_Selected text_.
• • •

Background information
- Born: Barbara Josephine Bulat April 13, 1984 (age 42) Toronto, Ontario, Canada
- Origin: London, Ontario, Canada
- Genres: Folk
- Occupation: Singer-songwriter
- Instruments: Vocals, guitar, autoharp, hammered dulcimer, piano, ukulele, charango
- Years active: 2004–present
- Labels: Rough Trade, Hardwood, Secret City
- Website: basiabulat.com

= Basia Bulat =

Canadian folk singer-songwriter

Barbara Josephine Bulat (born April 13, 1984), known professionally as Basia Bulat (/ˈbɒʃə buːˈlɒt/), is a Canadian folk singer-songwriter. She is known for performing with an autoharp.

==Early life and education==
Bulat grew up in Etobicoke, Ontario, where her mother was a music teacher who taught piano and guitar. She is of Polish origin and a member of the Canadian Polonia. She has said the radio at home was permanently tuned to an oldies station. "I don't think I realised the radio had more than one station until I was 11 or 12," she says.

She attended the University of Western Ontario in the city of London, Ontario where she received a degree in English; she also took some classes with Olenka Krakus of the band Olenka and the Autumn Lovers. Bulat began an MA in English at Western in 2006 but moved to Montreal to record "an audible memory" of her time there which resulted in her debut album.

• • •

_Exercise set_.
A - In the Basia Bulat article, what instruments did her mother teach?
B - Resume the Basia Bulat article right after its last sentence.
The lines have nothing to do with the Basia Bulat article.

• • •

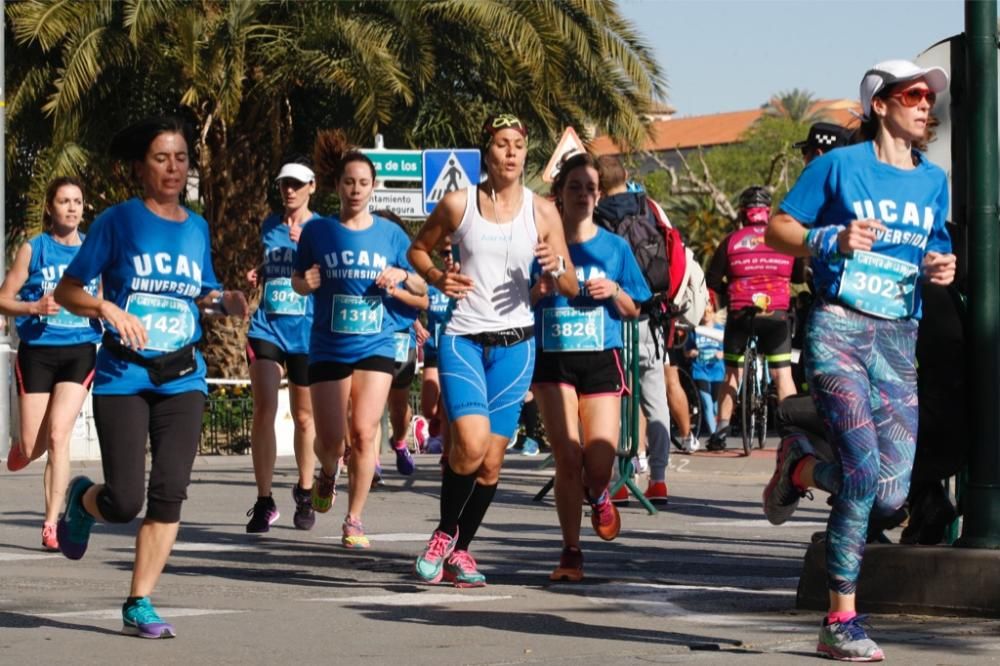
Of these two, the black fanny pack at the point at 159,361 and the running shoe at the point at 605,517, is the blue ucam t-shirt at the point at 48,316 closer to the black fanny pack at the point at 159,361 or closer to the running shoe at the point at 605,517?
the running shoe at the point at 605,517

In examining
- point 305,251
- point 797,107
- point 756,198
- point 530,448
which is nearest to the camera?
point 305,251

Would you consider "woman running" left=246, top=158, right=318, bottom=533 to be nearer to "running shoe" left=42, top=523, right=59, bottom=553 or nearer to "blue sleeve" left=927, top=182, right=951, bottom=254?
"running shoe" left=42, top=523, right=59, bottom=553

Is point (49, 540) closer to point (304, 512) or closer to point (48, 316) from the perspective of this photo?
point (48, 316)

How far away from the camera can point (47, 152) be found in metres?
22.9

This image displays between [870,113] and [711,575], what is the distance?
2985 millimetres

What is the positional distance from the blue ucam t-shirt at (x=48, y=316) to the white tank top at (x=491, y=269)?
9.30 feet

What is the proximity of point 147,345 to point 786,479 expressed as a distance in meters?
2.45

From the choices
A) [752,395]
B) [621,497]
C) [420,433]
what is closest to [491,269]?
[621,497]

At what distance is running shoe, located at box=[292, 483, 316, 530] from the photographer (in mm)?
11375

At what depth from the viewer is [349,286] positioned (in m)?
10.5

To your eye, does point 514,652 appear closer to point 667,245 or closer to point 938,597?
point 938,597

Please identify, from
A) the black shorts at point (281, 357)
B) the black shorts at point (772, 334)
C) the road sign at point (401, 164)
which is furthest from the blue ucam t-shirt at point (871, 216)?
the road sign at point (401, 164)

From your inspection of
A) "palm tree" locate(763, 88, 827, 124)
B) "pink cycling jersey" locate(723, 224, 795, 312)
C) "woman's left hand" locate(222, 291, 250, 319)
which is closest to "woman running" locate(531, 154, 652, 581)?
"woman's left hand" locate(222, 291, 250, 319)

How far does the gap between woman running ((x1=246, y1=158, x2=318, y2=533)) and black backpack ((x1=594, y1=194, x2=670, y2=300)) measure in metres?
1.75
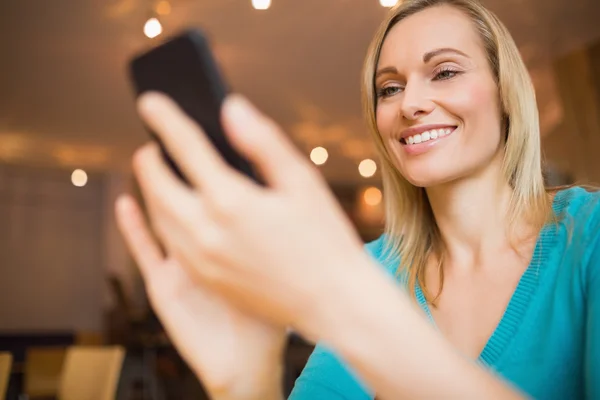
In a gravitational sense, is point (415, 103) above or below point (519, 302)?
above

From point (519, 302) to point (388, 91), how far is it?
1.54 feet

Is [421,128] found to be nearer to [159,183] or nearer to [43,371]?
[159,183]

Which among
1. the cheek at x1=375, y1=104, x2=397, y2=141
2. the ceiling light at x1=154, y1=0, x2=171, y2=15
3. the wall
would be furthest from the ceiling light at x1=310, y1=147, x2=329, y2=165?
the cheek at x1=375, y1=104, x2=397, y2=141

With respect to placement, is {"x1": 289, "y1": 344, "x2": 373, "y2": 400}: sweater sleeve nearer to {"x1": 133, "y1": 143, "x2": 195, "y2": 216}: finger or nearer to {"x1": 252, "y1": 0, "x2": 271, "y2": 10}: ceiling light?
{"x1": 133, "y1": 143, "x2": 195, "y2": 216}: finger

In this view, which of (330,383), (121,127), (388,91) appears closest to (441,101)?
(388,91)

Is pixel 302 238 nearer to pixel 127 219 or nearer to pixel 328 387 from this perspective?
pixel 127 219

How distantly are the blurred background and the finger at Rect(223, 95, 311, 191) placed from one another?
8.41 ft

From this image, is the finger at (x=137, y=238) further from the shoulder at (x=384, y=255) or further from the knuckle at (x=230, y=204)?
the shoulder at (x=384, y=255)

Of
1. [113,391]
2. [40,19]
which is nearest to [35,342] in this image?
[40,19]

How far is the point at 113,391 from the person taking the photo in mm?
2609

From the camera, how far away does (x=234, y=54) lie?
16.0ft

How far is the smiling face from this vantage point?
1.00 meters

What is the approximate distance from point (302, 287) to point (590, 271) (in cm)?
61

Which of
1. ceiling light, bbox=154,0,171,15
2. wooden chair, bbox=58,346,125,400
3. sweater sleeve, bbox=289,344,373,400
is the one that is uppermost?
ceiling light, bbox=154,0,171,15
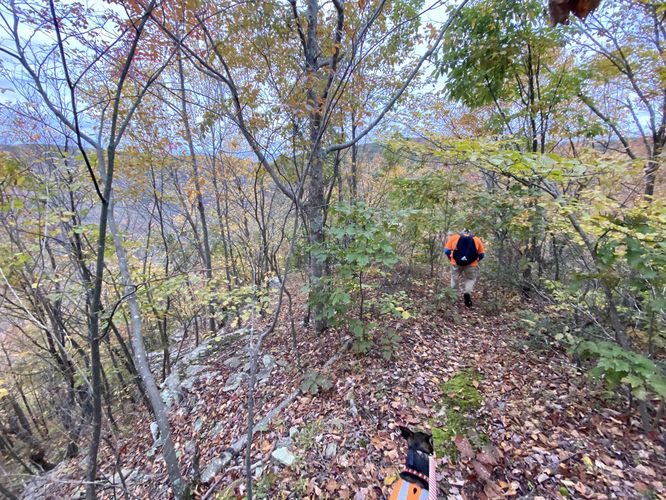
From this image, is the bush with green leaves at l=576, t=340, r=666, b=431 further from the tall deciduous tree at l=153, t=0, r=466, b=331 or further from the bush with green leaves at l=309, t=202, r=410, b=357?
the tall deciduous tree at l=153, t=0, r=466, b=331

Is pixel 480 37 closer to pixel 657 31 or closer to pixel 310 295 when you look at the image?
pixel 657 31

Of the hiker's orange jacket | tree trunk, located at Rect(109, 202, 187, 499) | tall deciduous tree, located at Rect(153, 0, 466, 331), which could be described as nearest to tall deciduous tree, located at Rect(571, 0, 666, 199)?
the hiker's orange jacket

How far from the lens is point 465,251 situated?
5246mm

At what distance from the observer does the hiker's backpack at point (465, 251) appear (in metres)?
5.22

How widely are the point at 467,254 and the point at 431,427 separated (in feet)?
11.4

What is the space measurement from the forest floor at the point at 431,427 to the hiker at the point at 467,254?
0.97 m

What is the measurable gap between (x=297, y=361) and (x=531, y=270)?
5.42m

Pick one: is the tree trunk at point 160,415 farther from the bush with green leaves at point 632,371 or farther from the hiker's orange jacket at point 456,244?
the hiker's orange jacket at point 456,244

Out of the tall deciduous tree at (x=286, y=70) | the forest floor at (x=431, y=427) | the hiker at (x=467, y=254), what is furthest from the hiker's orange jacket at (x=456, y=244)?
the tall deciduous tree at (x=286, y=70)

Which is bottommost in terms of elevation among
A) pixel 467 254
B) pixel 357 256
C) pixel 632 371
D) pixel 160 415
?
pixel 160 415

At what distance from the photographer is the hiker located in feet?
17.2

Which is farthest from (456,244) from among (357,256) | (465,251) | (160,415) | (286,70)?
(160,415)

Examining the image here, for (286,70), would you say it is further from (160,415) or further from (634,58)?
(634,58)

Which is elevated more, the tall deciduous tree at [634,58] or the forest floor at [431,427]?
the tall deciduous tree at [634,58]
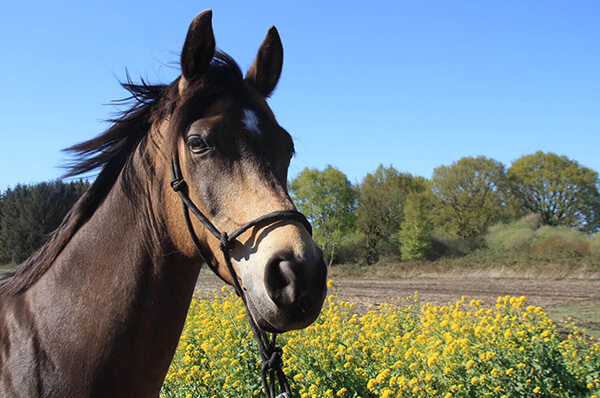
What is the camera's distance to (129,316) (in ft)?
6.02

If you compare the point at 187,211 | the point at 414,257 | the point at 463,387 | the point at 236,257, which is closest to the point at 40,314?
the point at 187,211

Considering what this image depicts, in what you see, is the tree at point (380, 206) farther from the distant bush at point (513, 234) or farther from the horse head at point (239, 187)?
the horse head at point (239, 187)

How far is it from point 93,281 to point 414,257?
3348 centimetres

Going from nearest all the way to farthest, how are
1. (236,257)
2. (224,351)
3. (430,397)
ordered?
(236,257)
(430,397)
(224,351)

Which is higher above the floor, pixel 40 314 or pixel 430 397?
pixel 40 314

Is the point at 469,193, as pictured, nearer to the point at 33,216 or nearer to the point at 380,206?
the point at 380,206

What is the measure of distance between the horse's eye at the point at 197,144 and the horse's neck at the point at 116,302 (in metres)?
0.40

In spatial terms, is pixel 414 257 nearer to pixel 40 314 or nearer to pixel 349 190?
pixel 349 190

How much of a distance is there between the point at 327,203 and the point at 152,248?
35.3m

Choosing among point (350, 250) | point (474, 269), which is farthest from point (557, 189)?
point (350, 250)

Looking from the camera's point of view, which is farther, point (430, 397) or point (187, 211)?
point (430, 397)

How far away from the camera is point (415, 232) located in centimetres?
3359

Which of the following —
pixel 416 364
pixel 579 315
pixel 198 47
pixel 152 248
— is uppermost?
pixel 198 47

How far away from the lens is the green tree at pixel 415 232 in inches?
1316
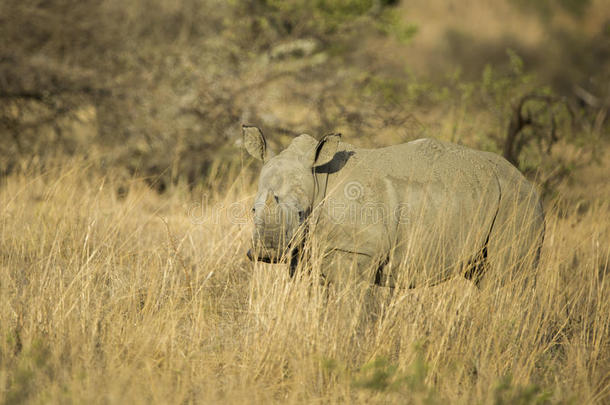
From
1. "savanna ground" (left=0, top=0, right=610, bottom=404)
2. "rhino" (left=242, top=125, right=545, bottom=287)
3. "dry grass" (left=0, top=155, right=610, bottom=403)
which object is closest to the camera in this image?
"dry grass" (left=0, top=155, right=610, bottom=403)

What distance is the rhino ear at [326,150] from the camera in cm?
358

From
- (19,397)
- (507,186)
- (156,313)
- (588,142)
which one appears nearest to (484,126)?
(588,142)

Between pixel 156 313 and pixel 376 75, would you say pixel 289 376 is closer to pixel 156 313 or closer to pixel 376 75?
pixel 156 313

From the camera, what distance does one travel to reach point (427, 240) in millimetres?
3768

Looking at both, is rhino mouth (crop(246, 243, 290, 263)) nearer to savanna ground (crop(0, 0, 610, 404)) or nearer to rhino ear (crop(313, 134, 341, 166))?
savanna ground (crop(0, 0, 610, 404))

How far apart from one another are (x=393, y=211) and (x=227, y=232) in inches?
82.2

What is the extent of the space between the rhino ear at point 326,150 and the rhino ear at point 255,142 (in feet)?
1.32

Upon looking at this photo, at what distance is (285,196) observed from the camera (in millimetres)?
3512

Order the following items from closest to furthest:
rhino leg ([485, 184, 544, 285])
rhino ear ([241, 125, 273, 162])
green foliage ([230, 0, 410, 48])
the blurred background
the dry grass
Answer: the dry grass
rhino ear ([241, 125, 273, 162])
rhino leg ([485, 184, 544, 285])
the blurred background
green foliage ([230, 0, 410, 48])

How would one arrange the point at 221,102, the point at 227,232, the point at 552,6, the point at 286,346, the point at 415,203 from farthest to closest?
the point at 552,6
the point at 221,102
the point at 227,232
the point at 415,203
the point at 286,346

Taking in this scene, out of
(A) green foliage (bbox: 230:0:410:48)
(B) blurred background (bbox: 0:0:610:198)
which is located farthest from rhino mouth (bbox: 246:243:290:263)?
(A) green foliage (bbox: 230:0:410:48)

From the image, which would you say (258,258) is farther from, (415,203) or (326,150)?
(415,203)

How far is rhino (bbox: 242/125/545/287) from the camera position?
356 centimetres

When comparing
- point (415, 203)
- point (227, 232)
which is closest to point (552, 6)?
point (227, 232)
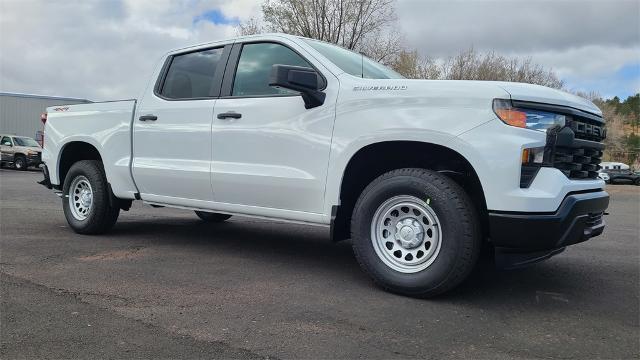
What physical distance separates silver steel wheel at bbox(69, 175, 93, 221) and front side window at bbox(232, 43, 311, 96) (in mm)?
2517

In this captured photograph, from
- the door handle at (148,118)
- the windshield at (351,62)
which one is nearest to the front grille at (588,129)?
the windshield at (351,62)

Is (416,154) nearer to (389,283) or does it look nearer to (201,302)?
(389,283)

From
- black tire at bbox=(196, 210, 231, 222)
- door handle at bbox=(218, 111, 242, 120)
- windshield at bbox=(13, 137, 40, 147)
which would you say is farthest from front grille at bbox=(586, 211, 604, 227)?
windshield at bbox=(13, 137, 40, 147)

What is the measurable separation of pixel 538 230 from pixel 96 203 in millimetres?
4759

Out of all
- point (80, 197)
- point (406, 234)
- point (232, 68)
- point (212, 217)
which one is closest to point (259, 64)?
point (232, 68)

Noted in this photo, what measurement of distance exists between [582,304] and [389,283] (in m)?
1.45

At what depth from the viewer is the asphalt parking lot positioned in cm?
309

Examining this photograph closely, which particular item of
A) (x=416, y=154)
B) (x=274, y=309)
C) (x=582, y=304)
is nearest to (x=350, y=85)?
(x=416, y=154)

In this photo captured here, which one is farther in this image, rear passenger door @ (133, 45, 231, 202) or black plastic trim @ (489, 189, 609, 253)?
rear passenger door @ (133, 45, 231, 202)

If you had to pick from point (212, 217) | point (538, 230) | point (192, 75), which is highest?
point (192, 75)

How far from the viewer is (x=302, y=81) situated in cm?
423

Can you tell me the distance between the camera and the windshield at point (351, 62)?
4724 mm

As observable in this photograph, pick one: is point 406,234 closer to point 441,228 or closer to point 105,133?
point 441,228

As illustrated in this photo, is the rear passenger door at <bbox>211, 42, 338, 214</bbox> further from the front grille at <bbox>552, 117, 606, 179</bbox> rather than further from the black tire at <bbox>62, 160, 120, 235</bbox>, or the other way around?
the black tire at <bbox>62, 160, 120, 235</bbox>
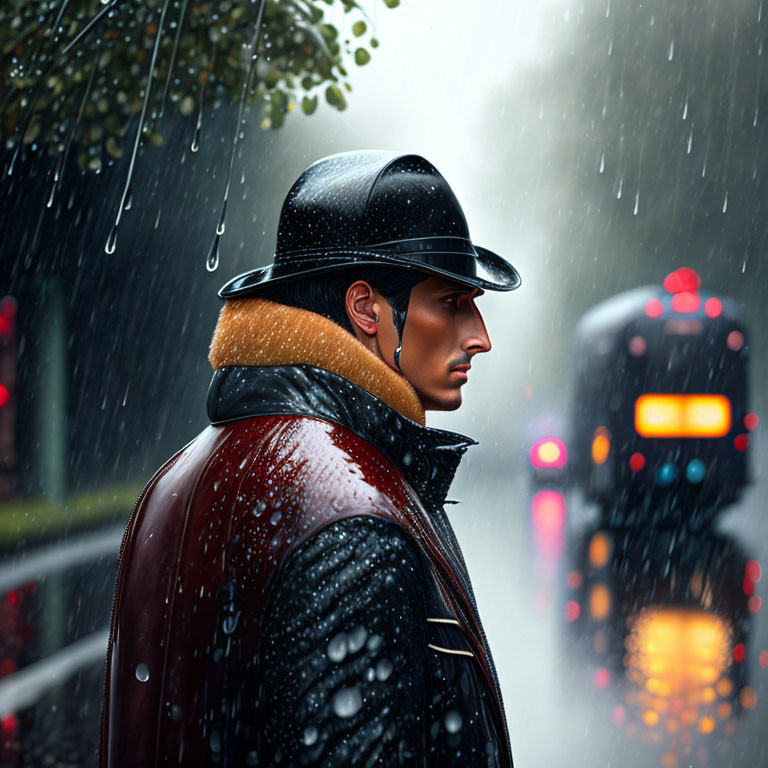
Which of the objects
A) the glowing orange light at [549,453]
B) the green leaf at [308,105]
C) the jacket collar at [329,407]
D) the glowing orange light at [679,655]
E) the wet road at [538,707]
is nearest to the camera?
the jacket collar at [329,407]

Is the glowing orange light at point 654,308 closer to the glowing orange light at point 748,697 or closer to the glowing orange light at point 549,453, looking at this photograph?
the glowing orange light at point 549,453

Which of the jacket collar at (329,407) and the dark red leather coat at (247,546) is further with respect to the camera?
the jacket collar at (329,407)

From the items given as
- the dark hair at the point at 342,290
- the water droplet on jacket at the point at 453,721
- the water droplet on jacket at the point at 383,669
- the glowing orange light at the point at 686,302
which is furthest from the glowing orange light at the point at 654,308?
the water droplet on jacket at the point at 383,669

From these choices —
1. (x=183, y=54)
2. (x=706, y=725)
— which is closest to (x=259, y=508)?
(x=706, y=725)

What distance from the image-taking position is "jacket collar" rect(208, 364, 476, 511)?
1.64 metres

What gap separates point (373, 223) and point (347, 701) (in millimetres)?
770

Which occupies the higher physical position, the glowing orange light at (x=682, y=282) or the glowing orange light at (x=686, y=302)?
the glowing orange light at (x=682, y=282)

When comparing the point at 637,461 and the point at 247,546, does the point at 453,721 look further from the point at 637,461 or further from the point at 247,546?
the point at 637,461

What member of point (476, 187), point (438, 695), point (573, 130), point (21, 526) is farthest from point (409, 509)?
point (476, 187)

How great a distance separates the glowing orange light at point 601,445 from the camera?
39.2 ft

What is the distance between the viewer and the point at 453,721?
58.6 inches

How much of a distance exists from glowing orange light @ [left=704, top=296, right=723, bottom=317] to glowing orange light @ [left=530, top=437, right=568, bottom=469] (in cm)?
496

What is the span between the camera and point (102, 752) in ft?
5.85

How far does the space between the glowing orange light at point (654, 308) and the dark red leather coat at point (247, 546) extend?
1052cm
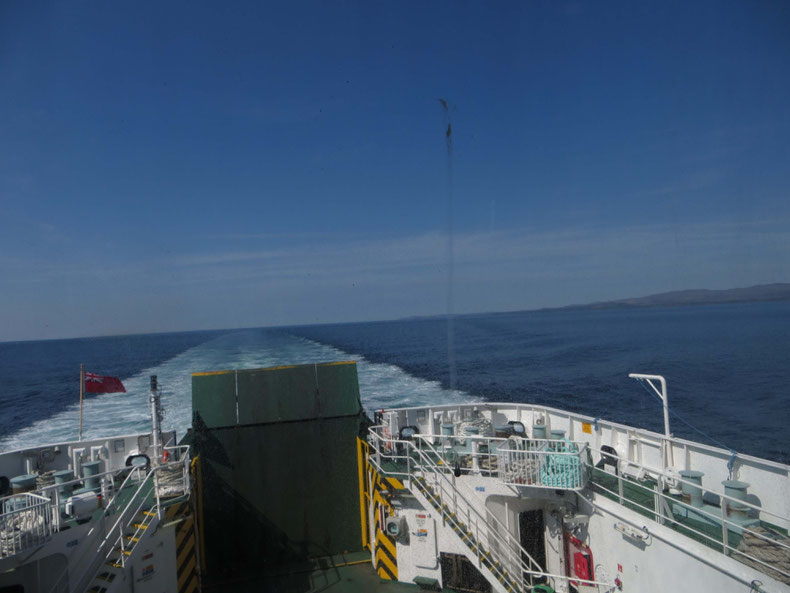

• • •

_Results for the exercise_.
A - Piano and guitar.

B -
Although Bulat no longer lives in London, Ontario, she has recognized the importance of London in establishing her career: "London has always been so supportive of me. I feel like the city really adopted me," she says. "It wasn't part of a larger commercial music industry but a small, close-knit scene, which was kind of nice."

==Career==
While a student at the University of Western Ontario, Bulat had a radio program on Western's community and campus radio station CHRW-FM titled "Happy Tuesday" with co-host Holly Coish. Bulat first appeared on stage after she was coaxed by friends into opening for Julie Doiron and soon gained a local following.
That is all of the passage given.